#### Text:
I don't think that can be it, because the stack traces show that crc_t10dif_mod_init() is blocked on crypto_register_notifier(). So it never got to crypto_alloc_shash().
I'm more inclined to blame the fact that cryptomgr_schedule_probe() waits for the requested module to be loaded, while it holds crypto_chain.rwsem for read via blocking_notifier_call_chain().
That will deadlock if loading the requested module needs to wait for crc-t10dif.ko to also be loaded, for any reason. I don't immediately see why that would happen, as crc-t10dif.ko is a library module, not a crypto API module. Maybe userspace is serializing the module loading? It would be helpful to have a way to reproduce this.
Also, I'm guessing that crc-t10dif.ko is being inserted as a dependency of the SCSI disk module sd.ko, so blacklisting it wouldn't work.
Can you try this patch?

#### Collection entries:
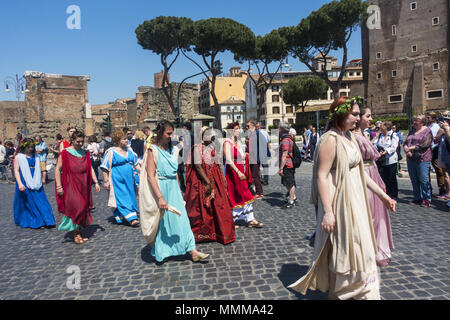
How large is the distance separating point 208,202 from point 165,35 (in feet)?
101

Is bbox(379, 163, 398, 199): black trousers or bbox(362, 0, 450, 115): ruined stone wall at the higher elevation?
bbox(362, 0, 450, 115): ruined stone wall

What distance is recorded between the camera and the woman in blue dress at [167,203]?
388 cm

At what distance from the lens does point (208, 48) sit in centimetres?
2914

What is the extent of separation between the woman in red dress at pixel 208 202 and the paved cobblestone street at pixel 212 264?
20 centimetres

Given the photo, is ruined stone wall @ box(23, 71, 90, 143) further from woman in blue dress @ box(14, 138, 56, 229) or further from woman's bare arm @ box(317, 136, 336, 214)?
woman's bare arm @ box(317, 136, 336, 214)

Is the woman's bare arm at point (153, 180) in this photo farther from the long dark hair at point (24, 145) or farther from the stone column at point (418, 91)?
the stone column at point (418, 91)

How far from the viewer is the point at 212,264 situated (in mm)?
3939

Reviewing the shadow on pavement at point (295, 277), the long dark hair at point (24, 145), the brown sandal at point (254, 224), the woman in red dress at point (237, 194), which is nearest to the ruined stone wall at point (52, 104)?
the long dark hair at point (24, 145)

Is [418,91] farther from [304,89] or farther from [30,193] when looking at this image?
[30,193]

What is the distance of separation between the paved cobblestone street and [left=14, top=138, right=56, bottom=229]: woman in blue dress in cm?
24

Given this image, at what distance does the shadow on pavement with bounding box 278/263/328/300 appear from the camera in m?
3.01

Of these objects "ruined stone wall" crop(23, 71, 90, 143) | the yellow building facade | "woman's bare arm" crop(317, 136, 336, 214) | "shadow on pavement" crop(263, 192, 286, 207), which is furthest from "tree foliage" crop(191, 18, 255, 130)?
the yellow building facade

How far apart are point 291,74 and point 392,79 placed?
2944 centimetres

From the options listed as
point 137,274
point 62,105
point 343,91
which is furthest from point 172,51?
point 343,91
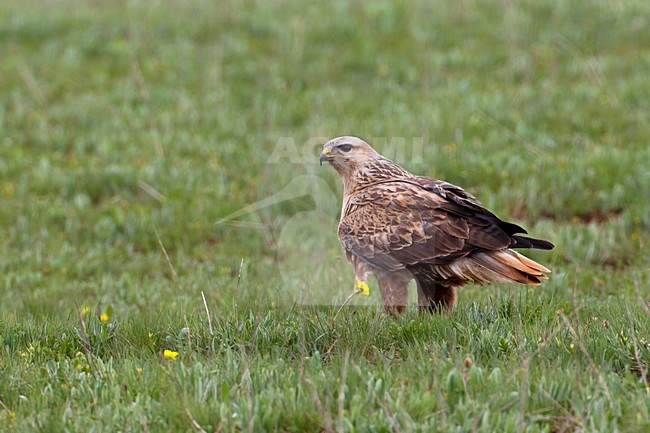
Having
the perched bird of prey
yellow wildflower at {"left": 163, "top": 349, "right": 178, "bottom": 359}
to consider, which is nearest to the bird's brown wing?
the perched bird of prey

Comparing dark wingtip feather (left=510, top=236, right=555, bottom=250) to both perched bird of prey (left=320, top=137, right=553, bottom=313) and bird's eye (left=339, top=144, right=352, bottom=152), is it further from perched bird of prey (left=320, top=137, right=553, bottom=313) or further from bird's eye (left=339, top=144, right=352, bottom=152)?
bird's eye (left=339, top=144, right=352, bottom=152)

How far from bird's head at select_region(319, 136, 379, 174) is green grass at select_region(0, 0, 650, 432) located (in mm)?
981

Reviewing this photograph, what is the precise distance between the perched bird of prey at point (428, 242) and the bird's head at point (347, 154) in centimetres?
44

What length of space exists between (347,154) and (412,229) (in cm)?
128

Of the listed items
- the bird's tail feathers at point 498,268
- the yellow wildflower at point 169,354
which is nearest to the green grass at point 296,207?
the yellow wildflower at point 169,354

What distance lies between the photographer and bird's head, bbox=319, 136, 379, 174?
730 centimetres

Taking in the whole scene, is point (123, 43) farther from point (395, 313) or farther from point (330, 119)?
point (395, 313)

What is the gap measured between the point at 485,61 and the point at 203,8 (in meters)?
5.11

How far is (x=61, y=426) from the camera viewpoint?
4.29 m

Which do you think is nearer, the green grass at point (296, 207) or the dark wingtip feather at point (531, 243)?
the green grass at point (296, 207)

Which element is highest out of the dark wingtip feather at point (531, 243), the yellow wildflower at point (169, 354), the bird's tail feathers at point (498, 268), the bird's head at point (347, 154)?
the bird's head at point (347, 154)

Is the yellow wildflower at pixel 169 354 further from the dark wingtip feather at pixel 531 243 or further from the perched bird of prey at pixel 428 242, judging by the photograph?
the dark wingtip feather at pixel 531 243

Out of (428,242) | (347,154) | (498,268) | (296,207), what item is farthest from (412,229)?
(296,207)

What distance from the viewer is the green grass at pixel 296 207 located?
4.52 m
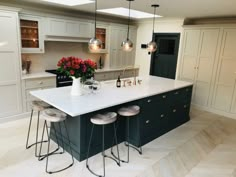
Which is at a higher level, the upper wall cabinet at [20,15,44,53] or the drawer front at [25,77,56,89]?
the upper wall cabinet at [20,15,44,53]

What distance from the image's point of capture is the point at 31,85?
411 centimetres

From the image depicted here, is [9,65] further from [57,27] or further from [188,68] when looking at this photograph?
[188,68]

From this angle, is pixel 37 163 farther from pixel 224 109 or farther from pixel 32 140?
pixel 224 109

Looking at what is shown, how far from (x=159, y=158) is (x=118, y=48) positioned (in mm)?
3914

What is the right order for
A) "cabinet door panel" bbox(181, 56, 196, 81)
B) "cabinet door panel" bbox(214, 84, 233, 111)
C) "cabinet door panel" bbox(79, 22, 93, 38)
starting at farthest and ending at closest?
"cabinet door panel" bbox(181, 56, 196, 81) → "cabinet door panel" bbox(79, 22, 93, 38) → "cabinet door panel" bbox(214, 84, 233, 111)

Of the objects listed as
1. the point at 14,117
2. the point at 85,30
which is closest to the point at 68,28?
the point at 85,30

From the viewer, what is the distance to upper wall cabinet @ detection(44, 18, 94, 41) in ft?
14.5

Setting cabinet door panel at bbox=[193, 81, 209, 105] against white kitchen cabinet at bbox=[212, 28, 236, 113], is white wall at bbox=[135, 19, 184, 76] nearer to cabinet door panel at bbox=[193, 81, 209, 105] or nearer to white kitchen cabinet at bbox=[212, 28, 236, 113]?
white kitchen cabinet at bbox=[212, 28, 236, 113]

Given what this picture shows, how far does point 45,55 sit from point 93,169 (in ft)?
10.9

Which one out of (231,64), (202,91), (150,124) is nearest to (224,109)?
(202,91)

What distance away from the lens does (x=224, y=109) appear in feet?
15.8

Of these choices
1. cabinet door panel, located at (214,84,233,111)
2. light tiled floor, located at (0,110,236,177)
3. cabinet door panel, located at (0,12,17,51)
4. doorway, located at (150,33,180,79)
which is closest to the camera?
light tiled floor, located at (0,110,236,177)

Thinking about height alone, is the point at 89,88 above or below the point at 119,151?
above

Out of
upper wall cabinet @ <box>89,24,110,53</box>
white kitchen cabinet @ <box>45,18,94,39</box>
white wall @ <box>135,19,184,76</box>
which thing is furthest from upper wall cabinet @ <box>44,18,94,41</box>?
→ white wall @ <box>135,19,184,76</box>
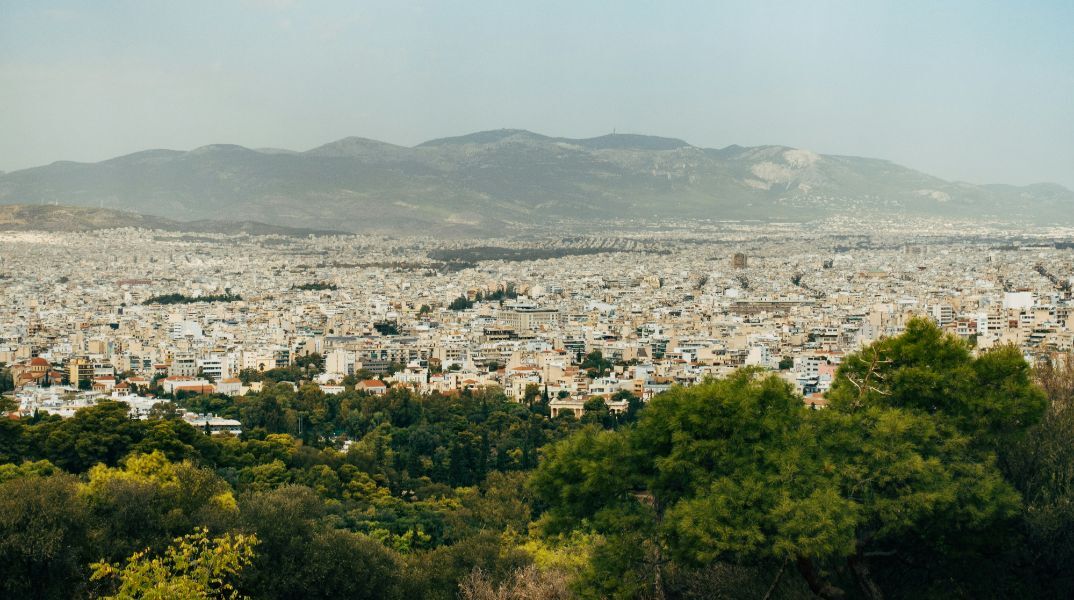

#### Stated problem A:
Answer these questions using the deadlock discussion:
(i) According to the stack traces, which function is crc_t10dif_mod_init() blocked on?
(ii) What kind of module is crc-t10dif.ko said to be?
(iii) Why is blacklisting crc-t10dif.ko guessed not to work?
#### Stated problem B:
Make the paragraph of the deadlock discussion that begins "I'm more inclined to blame" more concise without dropping its main facts.

#### Task solution A:
(i) crypto_register_notifier().
(ii) A library module, not a crypto API module.
(iii) It is guessed that crc-t10dif.ko is being inserted as a dependency of the SCSI disk module sd.ko.

#### Task solution B:
The more likely cause is that cryptomgr_schedule_probe() waits for the requested module to load while holding crypto_chain.rwsem for read via blocking_notifier_call_chain().